Intro to neo4j and cypher
This is a quick intro to the Neo4j graph database and its Cypher query language, based on a talk I gave at Hack Reactor a few days ago. By the end of this post, you’ll have a general idea of how to read Cypher, you’ll have a starting point for going through other tutorials, and most importantly I hope you’ll be excited about the possibilities Neo4j can open up in your own projects.
What is a graph database?
In the simplest terms, a graph database represents data in terms of a graph data structure, with nodes that represent nouns, and edges representing connections between those nouns. If you were creating a social network, users, groups, posts, tags, images, reviews, and comments might all be nodes in your database. Edges would connect these nodes in meaningful ways – users connected to their friends, to the posts they write, and to the groups they’re members of.
What is Neo4j?
Here’s the official word: >”Neo4j is a highly scalable, robust (fully ACID) native graph database. Neo4j is used in mission-critical apps by thousands of leading startups, enterprises, and governments around the world.”
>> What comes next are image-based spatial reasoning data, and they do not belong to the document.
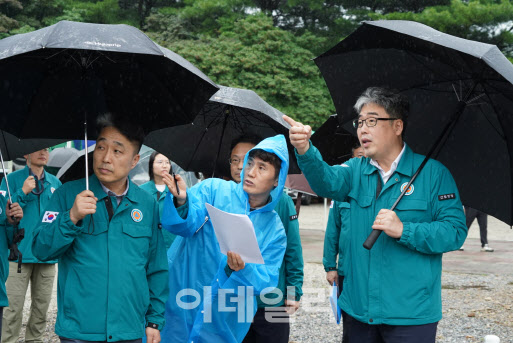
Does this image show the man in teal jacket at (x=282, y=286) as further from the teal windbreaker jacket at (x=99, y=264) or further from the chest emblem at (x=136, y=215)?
the chest emblem at (x=136, y=215)

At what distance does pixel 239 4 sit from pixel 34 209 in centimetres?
3312

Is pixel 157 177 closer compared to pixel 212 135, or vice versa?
pixel 212 135

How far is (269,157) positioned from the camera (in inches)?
176

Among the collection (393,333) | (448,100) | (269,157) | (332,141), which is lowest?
(393,333)

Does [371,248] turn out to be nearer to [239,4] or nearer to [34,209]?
[34,209]

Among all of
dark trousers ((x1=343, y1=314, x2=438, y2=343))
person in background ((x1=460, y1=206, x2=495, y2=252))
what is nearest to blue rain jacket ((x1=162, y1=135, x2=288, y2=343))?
dark trousers ((x1=343, y1=314, x2=438, y2=343))

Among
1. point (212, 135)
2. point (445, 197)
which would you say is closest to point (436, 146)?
point (445, 197)

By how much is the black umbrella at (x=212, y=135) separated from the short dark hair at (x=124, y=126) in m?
1.65

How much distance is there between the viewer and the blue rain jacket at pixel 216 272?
4.27 meters

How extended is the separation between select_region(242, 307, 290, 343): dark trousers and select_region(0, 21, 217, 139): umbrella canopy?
5.00ft

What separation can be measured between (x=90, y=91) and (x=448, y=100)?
2.25m

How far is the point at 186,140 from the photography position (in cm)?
614

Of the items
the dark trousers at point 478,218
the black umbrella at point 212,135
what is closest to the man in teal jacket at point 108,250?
the black umbrella at point 212,135

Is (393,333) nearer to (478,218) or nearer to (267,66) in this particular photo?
(478,218)
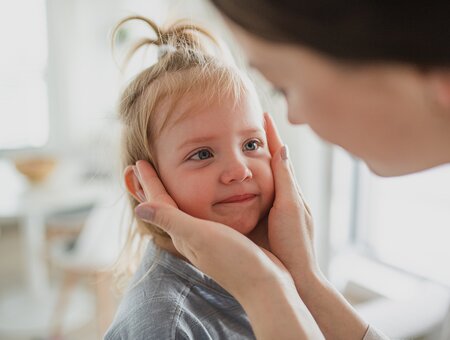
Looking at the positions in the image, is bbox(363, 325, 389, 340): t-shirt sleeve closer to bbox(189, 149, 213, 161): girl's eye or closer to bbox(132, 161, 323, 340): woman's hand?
bbox(132, 161, 323, 340): woman's hand

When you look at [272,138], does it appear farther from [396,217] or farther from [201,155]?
[396,217]

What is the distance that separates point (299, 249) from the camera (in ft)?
3.15

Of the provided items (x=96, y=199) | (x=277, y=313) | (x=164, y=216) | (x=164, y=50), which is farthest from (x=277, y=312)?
(x=96, y=199)

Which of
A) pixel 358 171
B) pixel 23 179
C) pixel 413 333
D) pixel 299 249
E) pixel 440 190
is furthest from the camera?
pixel 23 179

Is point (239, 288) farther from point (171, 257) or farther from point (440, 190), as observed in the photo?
point (440, 190)

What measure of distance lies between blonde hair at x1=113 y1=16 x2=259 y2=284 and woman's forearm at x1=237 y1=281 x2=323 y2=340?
0.33 metres

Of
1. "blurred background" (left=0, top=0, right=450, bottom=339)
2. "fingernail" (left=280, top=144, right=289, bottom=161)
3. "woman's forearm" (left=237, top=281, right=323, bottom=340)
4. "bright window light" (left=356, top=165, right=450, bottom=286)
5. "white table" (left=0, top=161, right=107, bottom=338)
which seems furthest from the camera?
"white table" (left=0, top=161, right=107, bottom=338)

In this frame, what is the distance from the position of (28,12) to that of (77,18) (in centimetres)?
32

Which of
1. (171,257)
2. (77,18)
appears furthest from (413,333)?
(77,18)

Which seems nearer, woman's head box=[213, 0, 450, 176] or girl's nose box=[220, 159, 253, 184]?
woman's head box=[213, 0, 450, 176]

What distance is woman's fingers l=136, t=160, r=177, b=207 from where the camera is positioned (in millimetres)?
918

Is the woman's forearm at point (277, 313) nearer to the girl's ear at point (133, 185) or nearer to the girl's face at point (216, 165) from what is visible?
the girl's face at point (216, 165)

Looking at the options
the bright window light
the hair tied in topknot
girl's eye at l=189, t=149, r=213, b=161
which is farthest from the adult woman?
the bright window light

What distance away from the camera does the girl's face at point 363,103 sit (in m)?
0.52
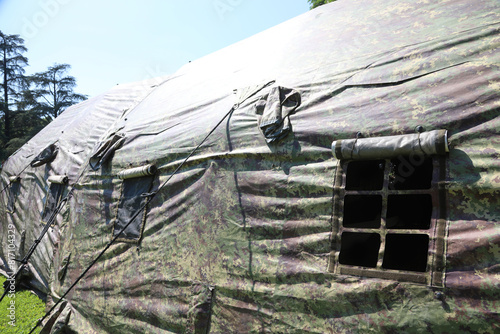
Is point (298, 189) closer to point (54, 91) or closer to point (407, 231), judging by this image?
point (407, 231)

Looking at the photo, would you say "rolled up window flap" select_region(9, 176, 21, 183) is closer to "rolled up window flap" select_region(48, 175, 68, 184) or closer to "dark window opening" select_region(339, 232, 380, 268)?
"rolled up window flap" select_region(48, 175, 68, 184)

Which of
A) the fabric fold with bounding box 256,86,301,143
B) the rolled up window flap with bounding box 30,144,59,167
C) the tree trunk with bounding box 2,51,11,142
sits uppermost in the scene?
the tree trunk with bounding box 2,51,11,142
In my experience Neo4j has good documentation and is fairly easy to use in real projects. Working with it tends to be intuitive, and I’ve actually found it to be pretty fun.
Cypher
Cypher is the query language used by Neo4j. It’s a declarative language that feels a lot like SQL.
Let’s jump right in.
This is a node: ()
Nodes usually have types, called labels. A label might be :USER
or :COMMENT
. Nodes can store arbitrary properties in the form of key-value pairs; you might choose to store a user’s name, age, or address on his node. Labels and properties are both optional, but in practice you’ll probably want at least one of them.
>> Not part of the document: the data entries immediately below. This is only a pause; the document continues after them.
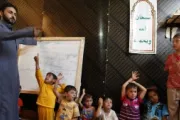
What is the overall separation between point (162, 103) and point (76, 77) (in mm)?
1171

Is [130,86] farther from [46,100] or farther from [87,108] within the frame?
[46,100]

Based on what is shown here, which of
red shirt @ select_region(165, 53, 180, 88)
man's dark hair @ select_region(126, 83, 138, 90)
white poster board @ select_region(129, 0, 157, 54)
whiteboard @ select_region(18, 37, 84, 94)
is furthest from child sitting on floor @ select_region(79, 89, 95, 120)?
red shirt @ select_region(165, 53, 180, 88)

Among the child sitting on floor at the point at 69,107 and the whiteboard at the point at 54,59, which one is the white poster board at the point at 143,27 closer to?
the whiteboard at the point at 54,59

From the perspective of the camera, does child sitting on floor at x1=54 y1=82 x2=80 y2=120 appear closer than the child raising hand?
Yes

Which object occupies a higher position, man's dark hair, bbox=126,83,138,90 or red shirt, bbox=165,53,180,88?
red shirt, bbox=165,53,180,88

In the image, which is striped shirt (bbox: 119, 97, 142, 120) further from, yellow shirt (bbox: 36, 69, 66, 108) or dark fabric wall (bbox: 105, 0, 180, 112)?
yellow shirt (bbox: 36, 69, 66, 108)

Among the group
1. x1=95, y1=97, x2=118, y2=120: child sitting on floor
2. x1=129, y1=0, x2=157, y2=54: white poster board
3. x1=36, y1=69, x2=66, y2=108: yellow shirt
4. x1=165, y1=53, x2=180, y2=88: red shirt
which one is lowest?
x1=95, y1=97, x2=118, y2=120: child sitting on floor

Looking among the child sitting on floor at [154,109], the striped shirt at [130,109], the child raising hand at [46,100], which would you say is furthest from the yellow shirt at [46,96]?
the child sitting on floor at [154,109]

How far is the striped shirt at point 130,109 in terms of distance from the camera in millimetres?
2754

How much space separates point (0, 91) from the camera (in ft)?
6.22

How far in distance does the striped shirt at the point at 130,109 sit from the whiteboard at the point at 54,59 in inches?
26.4

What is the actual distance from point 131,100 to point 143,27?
1031mm

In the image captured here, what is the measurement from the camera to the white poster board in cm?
310

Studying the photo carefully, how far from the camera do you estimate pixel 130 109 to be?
278 centimetres
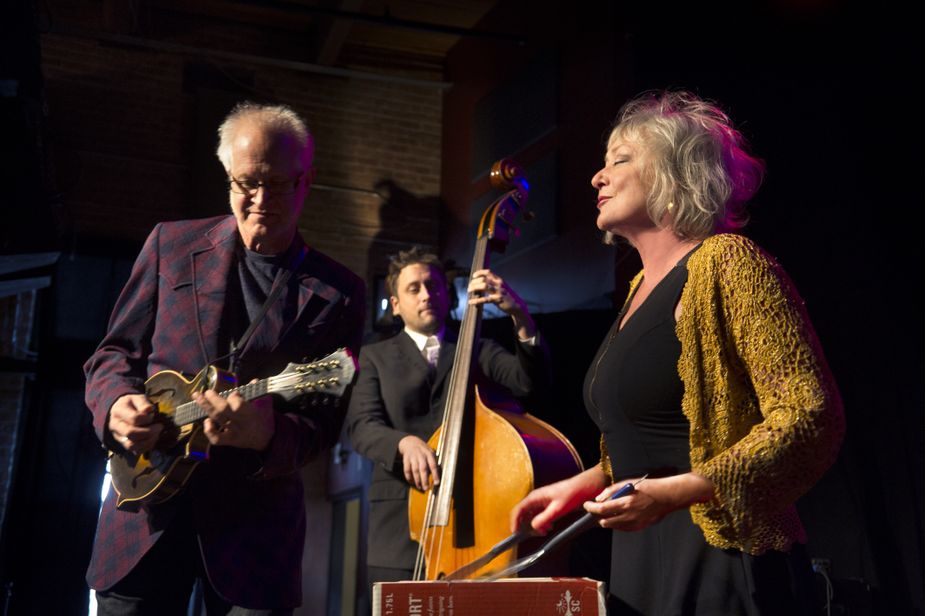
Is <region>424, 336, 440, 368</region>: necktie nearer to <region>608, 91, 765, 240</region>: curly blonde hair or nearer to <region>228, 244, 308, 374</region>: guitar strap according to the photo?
<region>228, 244, 308, 374</region>: guitar strap

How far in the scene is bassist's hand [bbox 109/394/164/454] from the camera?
1.81 metres

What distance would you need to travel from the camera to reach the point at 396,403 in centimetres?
337

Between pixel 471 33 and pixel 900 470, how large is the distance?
4857mm

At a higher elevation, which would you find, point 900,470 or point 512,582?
point 900,470

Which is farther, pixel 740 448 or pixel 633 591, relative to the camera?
pixel 633 591

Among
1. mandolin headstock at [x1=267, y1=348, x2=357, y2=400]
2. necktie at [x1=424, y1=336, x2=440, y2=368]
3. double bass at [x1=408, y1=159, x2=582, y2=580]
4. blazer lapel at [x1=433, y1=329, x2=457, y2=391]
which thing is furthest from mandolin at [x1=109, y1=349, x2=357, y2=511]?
necktie at [x1=424, y1=336, x2=440, y2=368]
This is an edge: ()-[]->()
. It’s sitting between two nodes.
Like nodes, edges have a type, and can store properties: maybe the status of the relationship, or the time the relationship was created.
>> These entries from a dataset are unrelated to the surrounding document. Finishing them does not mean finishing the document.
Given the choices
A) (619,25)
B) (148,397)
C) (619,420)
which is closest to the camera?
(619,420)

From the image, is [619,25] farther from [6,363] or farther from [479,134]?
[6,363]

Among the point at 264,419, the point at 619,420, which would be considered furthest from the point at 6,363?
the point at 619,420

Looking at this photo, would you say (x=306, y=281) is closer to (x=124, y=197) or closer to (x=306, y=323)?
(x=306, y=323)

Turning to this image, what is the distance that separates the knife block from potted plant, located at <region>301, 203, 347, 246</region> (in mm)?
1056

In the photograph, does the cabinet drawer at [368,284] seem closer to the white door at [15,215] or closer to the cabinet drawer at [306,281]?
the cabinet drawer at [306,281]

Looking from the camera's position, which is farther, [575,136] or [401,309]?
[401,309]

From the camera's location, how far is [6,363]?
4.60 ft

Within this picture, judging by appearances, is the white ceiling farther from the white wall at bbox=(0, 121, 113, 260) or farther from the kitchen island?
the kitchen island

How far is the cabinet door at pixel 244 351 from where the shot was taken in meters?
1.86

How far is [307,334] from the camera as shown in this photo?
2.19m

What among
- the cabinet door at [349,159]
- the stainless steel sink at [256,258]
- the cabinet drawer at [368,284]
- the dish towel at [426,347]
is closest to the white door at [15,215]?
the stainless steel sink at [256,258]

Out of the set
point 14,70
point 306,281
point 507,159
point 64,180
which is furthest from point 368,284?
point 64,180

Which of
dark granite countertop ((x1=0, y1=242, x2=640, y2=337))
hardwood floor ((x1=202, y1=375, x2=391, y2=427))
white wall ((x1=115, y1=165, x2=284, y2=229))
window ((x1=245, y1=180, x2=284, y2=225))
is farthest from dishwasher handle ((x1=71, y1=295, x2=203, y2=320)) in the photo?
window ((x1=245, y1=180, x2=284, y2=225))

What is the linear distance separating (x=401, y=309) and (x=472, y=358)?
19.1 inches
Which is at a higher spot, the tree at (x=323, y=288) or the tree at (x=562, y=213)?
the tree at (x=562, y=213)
To create a node, I instruct my database like this:
CREATE (:PERSON {name:”Mitch”})
I’m saying, “Create a node of type ‘Person’, storing a ‘name’ property with the value ‘Mitch’.”
If I want to retrieve that node, I do:
MATCH (me:PERSON {name:”Mitch”})
RETURN me
“Find for me a node, of type PERSON, with a name property with the value ‘Mitch’. I will refer to it by the variable ‘me’. For now, just show it to me.”
I could also match with less specificity, by leaving out the label, the property, or both.
Creating relatinships works more or less the same way. First, match the two nodes to be connected:
MATCH (me:PERSON {name:”Mitch”}),
(jared:PERSON {name:”Jared”})
Then, in the same query, create an edge between them:
CREATE (me)-[:KNOWS]->(jared)
Now Mitch knows Jared.
At this point, you know enough to start the official tutorials with good context. For the rest of this post, I’m going to focus on the “get excited” part, by showing the power of Neo4j in some (still fairly basic) examples.
Example – Social Network
In Mitch’s social network, there are many users who follow each other. When a user or a relationship is created, it is cemented in the database as we did above:
// Create some sample users
CREATE (mitch:PERSON {name: "Mitch"}),
(david:PERSON {name: "David"}),
(jc:PERSON {name: "Joel Cox"}),
(jared:PERSON {name: "Jared"}),
...
// Create some sample relationships
CREATE UNIQUE (mitch)-[:FOLLOWS]->(jared),
(david)-[:FOLLOWS]->(jared),
(david)-[:FOLLOWS]->(mitch),
...
Note: The whole setup code can be found on my github. It’s excluded here for brevity.
It’s simple to find everyone I’m following:
MATCH (me:PERSON {name:"Mitch"})
MATCH (me)-[:FOLLOWS]->(other)
RETURN other
Neo4j responds with each node matched as ‘other’, and any properties on those nodes: >* {“name”: “Jared”} * {“name”: “John”} * {“name”: “Will”} * {“name”: “Park”}
To find everyone who follows me, I just reverse the direction of the edge:
MATCH (me:PERSON {name:"Mitch"})
MATCH (me)<-[:FOLLOWS]-(follower)
RETURN follower, count(DISTINCT follower)
The response, as above, contains the nodes of my followers. I’ve also asked for a count of unique followers, which Neo4j returns as a simple integer.
Graph databases are especially good at finding “friend of friend” relationships. Here, I tell the database to find friends of my friends (who I do not already follow).
MATCH (me:PERSON {name:"Mitch"})
// friendOfFriend is a node two :FOLLOWS relationships away from me.
MATCH (me)-[:FOLLOWS*2]->(friendOfFriend)
// I don't want to match anyone who I already follow
WHERE NOT (me)-[:FOLLOWS]->(friendOfFriend)
RETURN Distinct friendOfFriend
Example – Traveling Salesman
I operate a mobile business. I need to find optimal paths through different cities, based on total distance driven and potential profit.
Here’s some setup code (full data on github) that will create some cities, some roads between them, and my potential profit at each point.
CREATE (city1:CITY {name: "City1"}),
(city2:CITY {name: "City2"}),
...
CREATE (city1)-[:ROAD {dist: 20}]->(city3),
(city1)-[:ROAD {dist: 22}]->(city4),
...
SET city1.value = 100,
city2.value = 70,
...
To find a path that will generate the most profit with the least driven distance, I can use the following query:
// match the starting city
MATCH (start {name:"City1"})
// match possible paths outward
MATCH p=(start)-[:ROAD*0..5]->()
// filter for unique nodes only
WHERE ALL(n in nodes(p) WHERE 1=length(filter(m in nodes(p) WHERE m=n)))
// filter for paths with four cities
AND length(nodes(p)) = 4
RETURN p AS bestPath,
// Sum total distance and total profit on each route
reduce(Distance=0, r in relationships(p) | Distance + r.dist) AS TotalDistance,
reduce(Profit=0, r in nodes(p) | Profit + r.value) AS TotalProfit
// maximize total profit and minimize distance
ORDER BY TotalProfit DESC, TotalDistance ASC
LIMIT 1
The database responds that I should drive from City1, to City3, to City6, to City4. I will drive 65 miles and earn 465 dollars, in total.
In the real world you would probably need a much more complicated system, but I hope this contrived example gives some perspective on how powerful basic queries can be.